Shaun Timmins

Personal information
- Born: 6 August 1976 (age 49) Kiama, New South Wales, Australia

Playing information
- Height: 184 cm (6 ft 0 in)
- Weight: 103 kg (16 st 3 lb)
- Position: Centre, Second-row, Lock, Five-eighth
Club
| Years | Team | Pld | T | G | FG | P |
| 1994–98 | Illawarra Steelers | 86 | 28 | 11 | 1 | 135 |
| 1999–06 | St. George Illawarra | 124 | 27 | 0 | 0 | 108 |
|  | Total | 210 | 55 | 11 | 1 | 243 |
Representative
| Years | Team | Pld | T | G | FG | P |
| 1999–04 | Australia | 9 | 2 | 0 | 0 | 8 |
| 2000–04 | New South Wales | 9 | 3 | 0 | 1 | 13 |
| 2003 | NSW Country | 1 | 0 | 0 | 0 | 0 |
- Source:

= Shaun Timmins =

Australia international rugby league footballer (born 1976)

# # # #

=== Task brief ===
Output the stretch of the Shaun Timmins profile from "Personal information" through "(16 st 3 lb)", copied word for word. The data after this point has no connection to the Shaun Timmins profile.

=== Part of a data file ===

# # # #

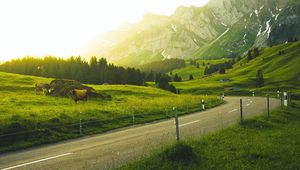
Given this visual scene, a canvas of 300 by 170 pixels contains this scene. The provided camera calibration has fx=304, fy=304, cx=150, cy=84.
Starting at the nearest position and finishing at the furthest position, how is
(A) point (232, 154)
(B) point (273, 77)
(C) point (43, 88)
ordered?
(A) point (232, 154) → (C) point (43, 88) → (B) point (273, 77)

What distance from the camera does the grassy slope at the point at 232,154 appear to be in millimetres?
10688

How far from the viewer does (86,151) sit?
1573 centimetres

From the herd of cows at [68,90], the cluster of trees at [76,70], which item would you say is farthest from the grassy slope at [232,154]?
the cluster of trees at [76,70]

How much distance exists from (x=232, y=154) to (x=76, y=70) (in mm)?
120121

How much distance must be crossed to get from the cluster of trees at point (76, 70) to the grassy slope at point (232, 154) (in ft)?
362

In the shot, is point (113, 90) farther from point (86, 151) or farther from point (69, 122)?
point (86, 151)

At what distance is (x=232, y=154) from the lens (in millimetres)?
12367

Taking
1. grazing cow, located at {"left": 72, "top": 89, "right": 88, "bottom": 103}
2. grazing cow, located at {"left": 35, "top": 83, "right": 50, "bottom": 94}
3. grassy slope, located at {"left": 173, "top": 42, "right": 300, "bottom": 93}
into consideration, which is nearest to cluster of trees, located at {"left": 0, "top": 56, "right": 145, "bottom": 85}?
grassy slope, located at {"left": 173, "top": 42, "right": 300, "bottom": 93}

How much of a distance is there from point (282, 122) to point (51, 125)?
1814 cm

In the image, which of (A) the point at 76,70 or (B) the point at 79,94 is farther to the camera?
(A) the point at 76,70

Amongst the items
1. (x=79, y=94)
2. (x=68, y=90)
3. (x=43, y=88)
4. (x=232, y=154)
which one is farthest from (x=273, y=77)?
(x=232, y=154)

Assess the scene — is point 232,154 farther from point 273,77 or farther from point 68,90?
point 273,77

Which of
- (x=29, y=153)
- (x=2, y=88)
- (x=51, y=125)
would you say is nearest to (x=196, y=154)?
(x=29, y=153)

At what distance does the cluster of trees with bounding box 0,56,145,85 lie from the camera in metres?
124
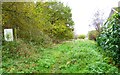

# # # #

=== Solution for this problem ===
Personal information
- Born: 6 August 1976 (age 49) Kiama, New South Wales, Australia

Playing information
- Height: 184 cm (6 ft 0 in)
- Weight: 103 kg (16 st 3 lb)